La mano dell’iper-estremismo islamico ha toccato anche l’Europa. Alcuni Paesi – in primis Francia e Belgio – sono stati colpiti (in questi giorni, nel 2015, si consumava la strage del Bataclan a Parigi). Ma c’è anche una “guerra” interna al Vecchio Continente, sul piano culturale, quella per “espellere Dio dal vivere sociale” ha detto il cardinale Mauro Piacenza, presidente di ACS International. “La libertà religiosa gioca il suo ruolo nel foro pubblico, nelle relazioni tra gli uomini. La libertà religiosa si fonda sulla ragione e sulla verità che, insieme ad essa, sono i presupposti della democrazia”. Tutto il contrario del relativismo culturale dominante, “il terreno meno adatto per garantire la libertà religiosa”. Sul caso italiano, il Rapporto segnala che “è aumentata l’intolleranza, talora trasformatasi in vera e propria discriminazione, ai danni dei cristiani”. Si fa riferimento a episodi di intolleranza relativi al dibattito su gender e unioni civili, per esempio nelle manifestazioni delle “Sentinelle in piedi”, ma anche il caso del giudice del Consiglio di Stato Carlo Deodato per una sentenza contro la trascrizione dei matrimoni omosessuali celebrati all’estero.

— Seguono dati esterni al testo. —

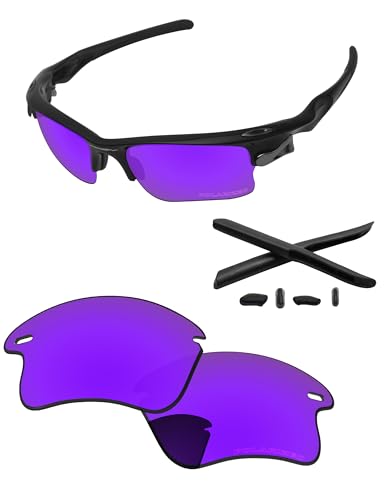 Image of Replacement Lenses & Rubber Kits for Oakley Fast Jacket XL OO9156 71mm - Precision Fit, UV Block, Impact Resistant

Si segnalano “numerosi atti di vandalismo e profanazione di statue, icone e chiese cristiane” e le periodiche proteste per simboli religiosi nei luoghi pubblici, presepi e recite di Natale nelle scuole. Un cenno a episodi di discriminazione di persone di fede musulmana, in seguito agli attacchi di Bruxelles. La comunità ebraica ha denunciato una cinquantina di episodi di intolleranza nel periodo analizzato dal Rapporto, solitamente graffiti o svastiche dipinti fuori da luoghi gestiti o frequentati da ebrei. L’episodio più grave a Milano, dove a novembre 2015 un uomo è stato accoltellato nei pressi di un negozio kosher. Per non dimenticare continuano le iniziative di sensibilizzazione di ACS: questa sera si illumina di rosso la statua del Cristo Re che domina Rio de Janeiro, il 23 novembre la cattedrale di Westminster. Un tentativo, come quello della pubblicazione del Rapporto, di aumentare la consapevolezza sulle persecuzioni e sulla importanza della libertà religiosa. Continua anche il lavoro di sostegno economico e la formazione. Dopo l’assassinio di padre Hamel, ACS ha messo a disposizione mille borse di studio per la formazione di sacerdoti. “La nostra arma è la speranza” dice Monteduro.